REQUEST 1
Using the taekwondo recognition excerpt, answer these:
(a) Which key frame produced the highest average accuracy?
(b) What was the average accuracy with the side view?
(c) What percentage of images were captured in the background shown in Figure 3a?
REQUEST 2
Reproduce the taekwondo recognition excerpt word for word, from "Table 6 and" up to and including "obtained with p75.".
REQUEST 3
Write the next part of the taekwondo recognition excerpt, continuing after its final sentence.

PAGE EXTRACT
──────

Table 6 and Figure 12 present the average recognition accuracy for a specific key frame. In Table 6, the accuracy of each key frame indicates the average accuracy of all combinations that includes this key frame. If p25 is taken as an example, the accuracy for two key frames was calculated by averaging the accuracies of (p25 + p50), (p25 + p75), and (p25 + p100). The accuracy for three key frames was calculated by averaging the accuracies of (p25 + p50 + p75), (p25 + p50 + p100), and (p25 + p75 + p100). The accuracies of the other key frames were calculated in the same manner. The highest average accuracy was obtained with p100, and the lowest average accuracy was obtained with p75.

3.3. Camera Views and Action Classes

Table 7 presents the recognition accuracy for each action class and camera view. As indicated in Table 4 and Table 5, the accuracy was about 2–10% higher with the side view than the front view for almost all analyses. The same trend can be observed in Table 7. The average accuracy was 88.8% with the side view and 81.8% with the front view. This tendency was confirmed for each unit technique except for A2. With regard to action classes, the three jireugi actions (A4, A5, and A7) and one chigi action (A6) had lower accuracies than the others, as shown in Figure 13. Figure 14 shows the confusion matrices for the action classification. The most frequently confused actions were momtong jireugi (middle punch, A4) versus dubeon jireugi (double punch, A7) and sonnal mokchigi (neck-high knife hand strike, A6) versus eolgul jireugi (high punch, A5).

3.4. Backgrounds

Table 8 shows the effect of the background to the recognition accuracy. TUHAD was captured in two different backgrounds as shown in Figure 3. In total, 70% of images were captured in a background shown in Figure 3a and remaining 30% of images were captured in the other background shown in Figure 3b. To compare the recognition accuracy regarding the backgrounds, the accuracies were evaluated for five sets of training and test samples having different background configurations as shown in Table 8. The recognition accuracy of the model trained with the samples captured in the background A and tested with the images captured in the background B was 44.2% and 47.4% for the front and the side viewpoint, respectively. On the contrary, when training was conducted with images captured in the background B and tested with the images captured in the background A, the accuracy was 30.0% and 30.7% for front and side viewpoints, respectively. These cases, in which training and testing were conducted with images of different backgrounds, showed significantly lower accuracy than the model trained with the images of both backgrounds. However, there were no significant differences in recognition accuracy for the cases in which the training was conducted with the images of both backgrounds. These results imply that the problem of such overfitting may arise if the training data is captured in a specific environment.

──────

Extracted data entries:
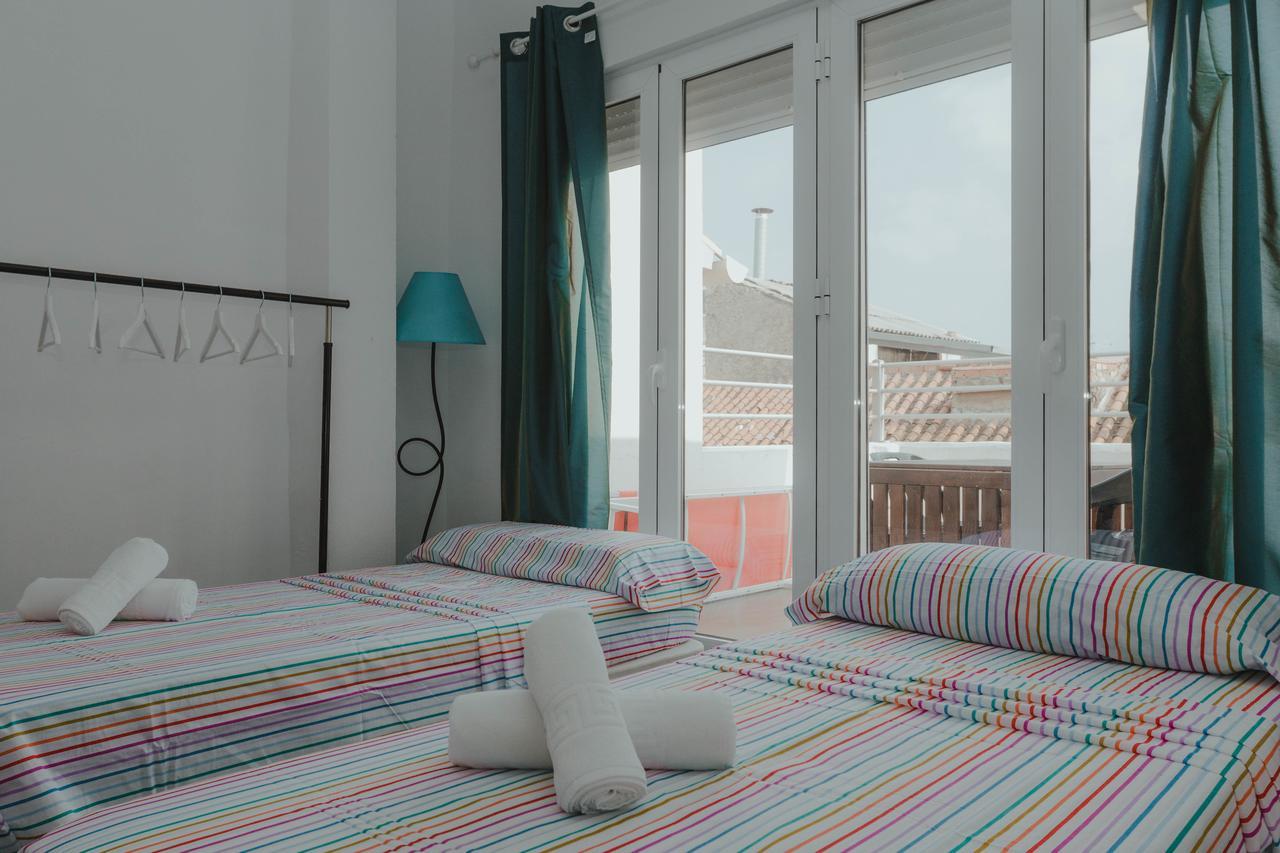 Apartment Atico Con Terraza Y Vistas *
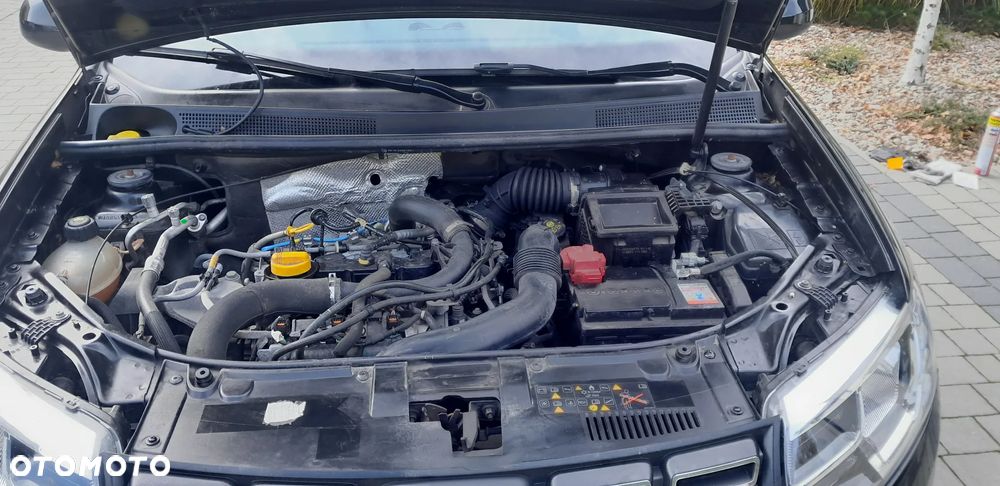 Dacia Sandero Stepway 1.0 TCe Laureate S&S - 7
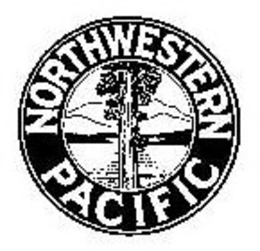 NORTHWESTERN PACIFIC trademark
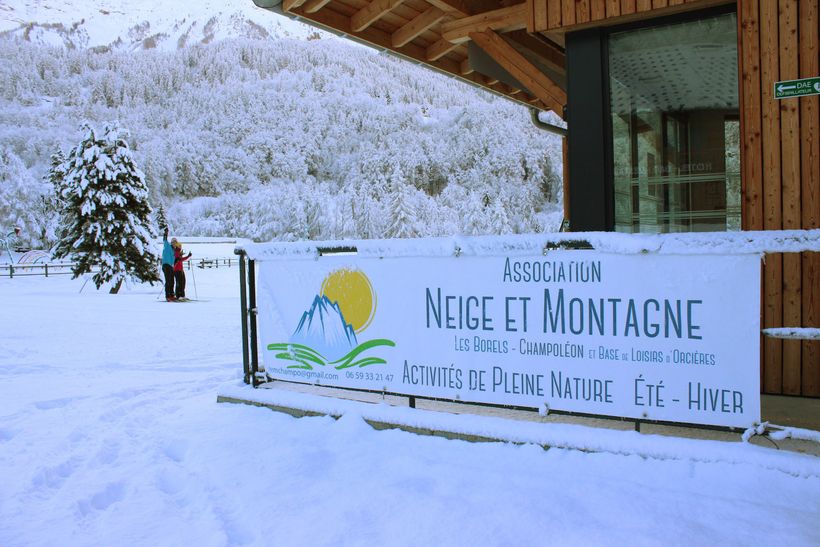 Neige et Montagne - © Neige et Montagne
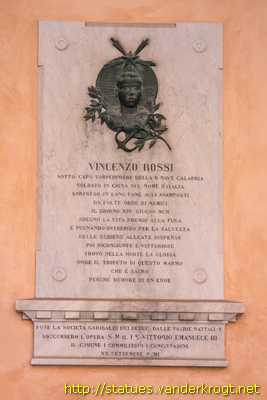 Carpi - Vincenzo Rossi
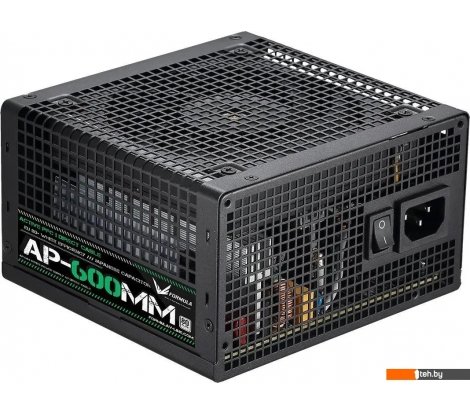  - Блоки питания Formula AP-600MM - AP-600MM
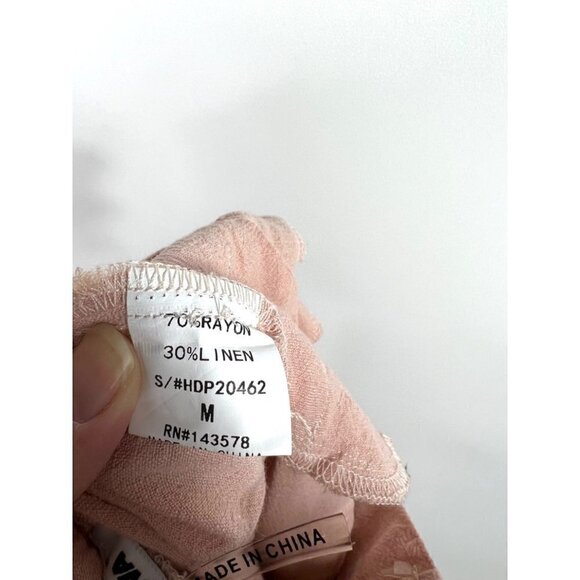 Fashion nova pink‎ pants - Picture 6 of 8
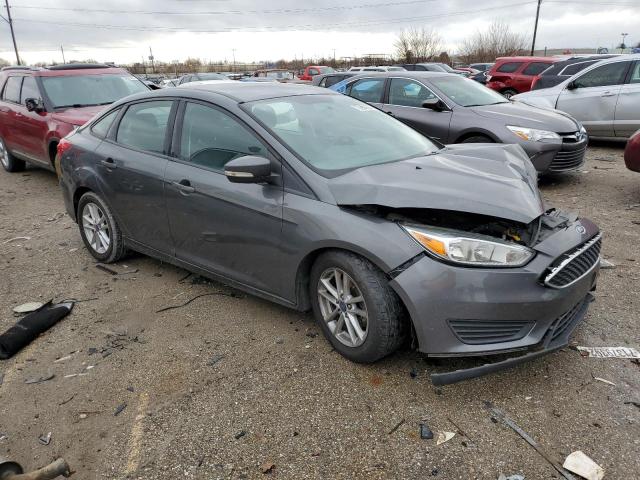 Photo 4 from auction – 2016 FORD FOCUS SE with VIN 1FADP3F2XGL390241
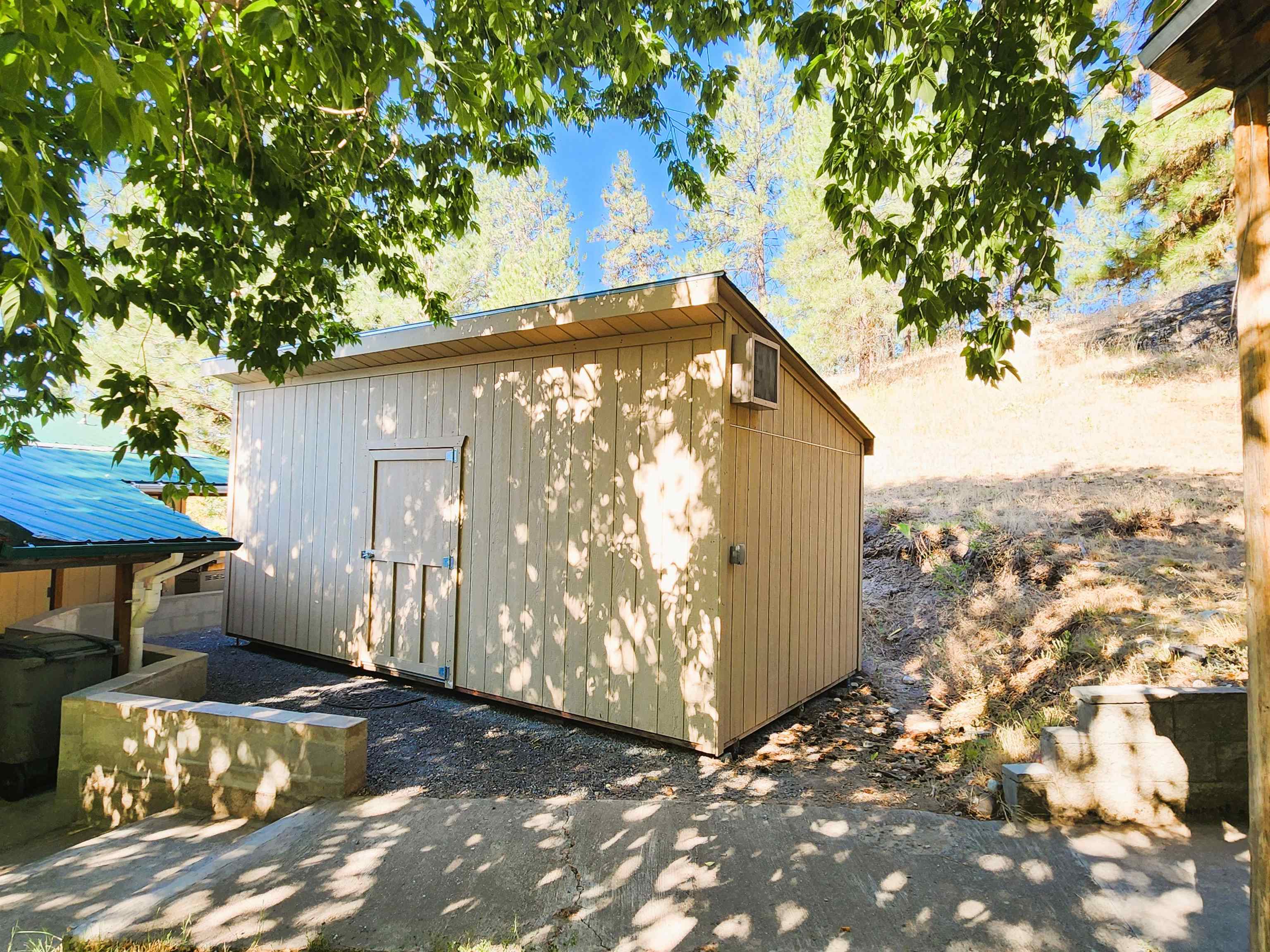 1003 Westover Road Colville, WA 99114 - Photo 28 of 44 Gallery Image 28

──────

REPLY 1
(a) p100
(b) 88.8%
(c) 70%

REPLY 2
Table 6 and Figure 12 present the average recognition accuracy for a specific key frame. In Table 6, the accuracy of each key frame indicates the average accuracy of all combinations that includes this key frame. If p25 is taken as an example, the accuracy for two key frames was calculated by averaging the accuracies of (p25 + p50), (p25 + p75), and (p25 + p100). The accuracy for three key frames was calculated by averaging the accuracies of (p25 + p50 + p75), (p25 + p50 + p100), and (p25 + p75 + p100). The accuracies of the other key frames were calculated in the same manner. The highest average accuracy was obtained with p100, and the lowest average accuracy was obtained with p75.

REPLY 3
3.5. Comparison with Previous Datasets and Recognition Algorithms

In this paper, we proposed the dataset and the recognition algorithm specialized for taekwondo action recognition. This section compares the proposed dataset (TUHAD) and the recognition algorithm with the existing datasets and recognition algorithms, respectively. Table 9 shows the comparison of the proposed dataset with the previous one containing sports and martial arts actions. The datasets were compared regarding the field, recording environment, modality, number of action classes, samples, and subjects. The comparison with previous datasets demonstrates that the proposed dataset contains sufficient action samples, subjects, and classes with various image modalities for a relatively narrow field of taekwondo compared to the previous datasets.
The performance of the proposed key frame-based taekwondo action recognition algorithm was quantitatively compared with the previous algorithms [39,40] applied for taekwondo action recognition regarding the recognition accuracy and computation time required for the action recognition. Since the previous algorithms were specialized for their own datasets, it was difficult to apply the algorithms to TUHAD. Thus, the previous algorithms have been slightly modified to fit into our dataset while maintaining their methodology. RGB image of key-frame p100, which shows highest recognition accuracy among the key frames, was given as the input to the previous algorithms receiving single input image. The recognition accuracy of the proposed method was evaluated as the average recognition accuracy of the key frame p100 shown in Table 6 for fair comparison. The computation time was measured in the machine equipped with NVDIA GeForce RTX 2060 GPU, Intel i7-9700 CPU, and 64 GB Ram. Table 10 shows the results of performance comparison. For the recognition accuracy, the proposed method was 24.7% and 8.5% higher than that of the previous method [40]. For the computation time, the proposed method also showed the superior result which was two times faster than the previous method [40].

4. Discussion

Implications and insights obtained from the analysis of how the various input configurations affected the recognition accuracy are presented here. They are pertinent to understanding the important features of taekwondo action recognition and can be utilized for improved accuracy and reliability in further research.

4.1. Image Modalities

The analysis of the input image modalities indicated that combining RGB and depth images provided the highest recognition accuracy. In contrast, image modality combinations that included infrared images achieved relatively low accuracy compared to the other combinations. For example, adding infrared images to the RGB and depth images lowered the recognition accuracies by 14.5% and 11.6% for the front and side views, respectively. This result is interesting because the accuracy declined even though more information was given to the action classifier. The results confirmed that simply stacking image modalities is a feasible approach to improving the recognition accuracy, rather than using various image preprocessing techniques or creating new types of images [11,40,41].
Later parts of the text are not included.